Provided text:

···

In telephone interviews with more than a dozen Iranians in different cities, men and women across political divides said they did not want or support a war with Israel or the United States. They said that their lives were already a struggle due to a terrible economy, American sanctions, corruption and oppression. War could exacerbate these hardships and plunge the country into more chaos.

“Nobody I know has prepared for a possible war. We are jarred, let us have our normal life. We are not willing or want to enter a war era,” Mahdieh, a 41-year-old engineer in Tehran, said in a phone interview. She asked her last name not be published out of fear of retribution. She said she and her husband had prepared an emergency bag with their documents in case they needed to leave Tehran.

A viral message shared on social media by many Iranians read, “NO WAR,” and “Which bunkers will you use to shield the people? How will you repair damaged infrastructure? There is no good in war, do not lay ruin to Iran.”

On Monday Iran launched 180 ballistic missiles into Israel in retaliation for Israel’s killing of its top regional ally, the Hezbollah leader, Hassan Nasrallah, that of a senior Iranian general in Beirut and that of the political leader of Hamas in Tehran. Israel has said it plans to respond by attacking Iran; its potential targets include military bases for the Revolutionary Guards Corps and oil refineries.

Iran’s President Masoud Pezeshkian traveled to Qatar on Wednesday to attend a conference of the Organization of Islamic Countries, where he said that Iran did not seek war, saying “there are no winners in war, we know this.” And then he warned, “Iran will respond stronger if Israel makes the slightest mistake.”

Iran’s mission to the United Nations said in a statement that Tehran and Washington had exchanged messages through their official intermediary in Tehran in the aftermath of the attack on Israel. The statement said that Iran considered any country that assisted Israel in an attack on Iran “an accomplice and a legitimate target.”

According to two Iranian officials, who are familiar with the war planning and were not authorized to speak publicly, Iran had asked Russia for cooperation with satellite intelligence ahead of an Israeli strike.

But despite the official saber rattling, even some supporters of the government who had cheered the attacks on Israel were now confronting the realities of an all-out war that could take out infrastructure and harm the economy. Facing that possibility, some said they hoped Israel’s response would be limited and any tit-for-tat strikes would end quickly.

···

Recorded data:
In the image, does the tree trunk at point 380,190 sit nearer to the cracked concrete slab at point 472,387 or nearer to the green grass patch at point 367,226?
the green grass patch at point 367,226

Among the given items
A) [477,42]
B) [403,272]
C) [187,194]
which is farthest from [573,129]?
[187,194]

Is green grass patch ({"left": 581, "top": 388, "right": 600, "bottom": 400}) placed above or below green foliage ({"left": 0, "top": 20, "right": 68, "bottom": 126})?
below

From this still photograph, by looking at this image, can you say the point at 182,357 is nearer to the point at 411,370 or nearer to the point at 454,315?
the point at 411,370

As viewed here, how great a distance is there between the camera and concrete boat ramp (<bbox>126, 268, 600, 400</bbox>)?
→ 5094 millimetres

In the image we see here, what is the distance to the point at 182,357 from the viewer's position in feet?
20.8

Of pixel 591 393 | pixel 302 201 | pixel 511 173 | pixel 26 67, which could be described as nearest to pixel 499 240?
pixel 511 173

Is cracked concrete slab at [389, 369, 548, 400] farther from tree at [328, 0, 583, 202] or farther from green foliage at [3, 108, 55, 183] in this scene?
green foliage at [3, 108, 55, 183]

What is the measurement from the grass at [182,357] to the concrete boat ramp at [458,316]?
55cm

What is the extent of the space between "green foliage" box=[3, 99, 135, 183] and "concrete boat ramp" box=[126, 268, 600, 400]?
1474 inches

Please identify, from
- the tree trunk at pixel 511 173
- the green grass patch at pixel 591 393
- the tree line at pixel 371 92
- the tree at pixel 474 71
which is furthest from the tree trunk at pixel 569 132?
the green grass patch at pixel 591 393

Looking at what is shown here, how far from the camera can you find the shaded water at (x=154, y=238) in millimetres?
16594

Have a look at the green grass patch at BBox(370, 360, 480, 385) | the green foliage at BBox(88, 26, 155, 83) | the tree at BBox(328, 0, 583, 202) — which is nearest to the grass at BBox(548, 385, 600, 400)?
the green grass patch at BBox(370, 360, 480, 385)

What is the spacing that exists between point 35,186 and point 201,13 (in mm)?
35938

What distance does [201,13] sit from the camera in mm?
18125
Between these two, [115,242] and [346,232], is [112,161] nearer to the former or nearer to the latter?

···

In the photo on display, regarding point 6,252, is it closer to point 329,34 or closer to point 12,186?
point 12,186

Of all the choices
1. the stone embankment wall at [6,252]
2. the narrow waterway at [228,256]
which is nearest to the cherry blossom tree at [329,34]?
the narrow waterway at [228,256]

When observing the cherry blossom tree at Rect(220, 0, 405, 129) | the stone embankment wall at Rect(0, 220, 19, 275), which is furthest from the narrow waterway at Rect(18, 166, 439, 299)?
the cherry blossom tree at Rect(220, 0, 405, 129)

···

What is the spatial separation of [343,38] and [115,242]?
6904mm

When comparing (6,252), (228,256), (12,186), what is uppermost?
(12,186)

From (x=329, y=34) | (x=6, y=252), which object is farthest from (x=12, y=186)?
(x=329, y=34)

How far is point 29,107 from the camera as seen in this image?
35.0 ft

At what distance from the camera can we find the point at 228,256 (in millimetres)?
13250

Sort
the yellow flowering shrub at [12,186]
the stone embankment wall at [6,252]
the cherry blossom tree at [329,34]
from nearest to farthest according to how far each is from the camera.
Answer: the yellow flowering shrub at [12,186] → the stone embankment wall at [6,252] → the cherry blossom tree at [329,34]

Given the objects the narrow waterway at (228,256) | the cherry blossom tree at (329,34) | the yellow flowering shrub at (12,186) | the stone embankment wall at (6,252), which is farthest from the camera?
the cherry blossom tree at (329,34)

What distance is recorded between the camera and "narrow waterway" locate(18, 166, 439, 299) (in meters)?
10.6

···

Tasks and exercises:
[1] Reproduce word for word everything in the Iran excerpt from "Iran’s President Masoud" down to "an Israeli strike.".
[2] In the Iran excerpt, how many ballistic missiles did Iran launch into Israel on Monday?
[3] According to the Iran excerpt, why did the Iranians interviewed by telephone say they did not want a war with Israel or the United States?
The items are separate material from the Iran excerpt.

Expected outputs:
[1]
Iran’s President Masoud Pezeshkian traveled to Qatar on Wednesday to attend a conference of the Organization of Islamic Countries, where he said that Iran did not seek war, saying “there are no winners in war, we know this.” And then he warned, “Iran will respond stronger if Israel makes the slightest mistake.”

Iran’s mission to the United Nations said in a statement that Tehran and Washington had exchanged messages through their official intermediary in Tehran in the aftermath of the attack on Israel. The statement said that Iran considered any country that assisted Israel in an attack on Iran “an accomplice and a legitimate target.”

According to two Iranian officials, who are familiar with the war planning and were not authorized to speak publicly, Iran had asked Russia for cooperation with satellite intelligence ahead of an Israeli strike.

[2] 180 ballistic missiles.

[3] Their lives were already a struggle because of a terrible economy, American sanctions, corruption and oppression. A war could make these hardships worse and push the country into more chaos.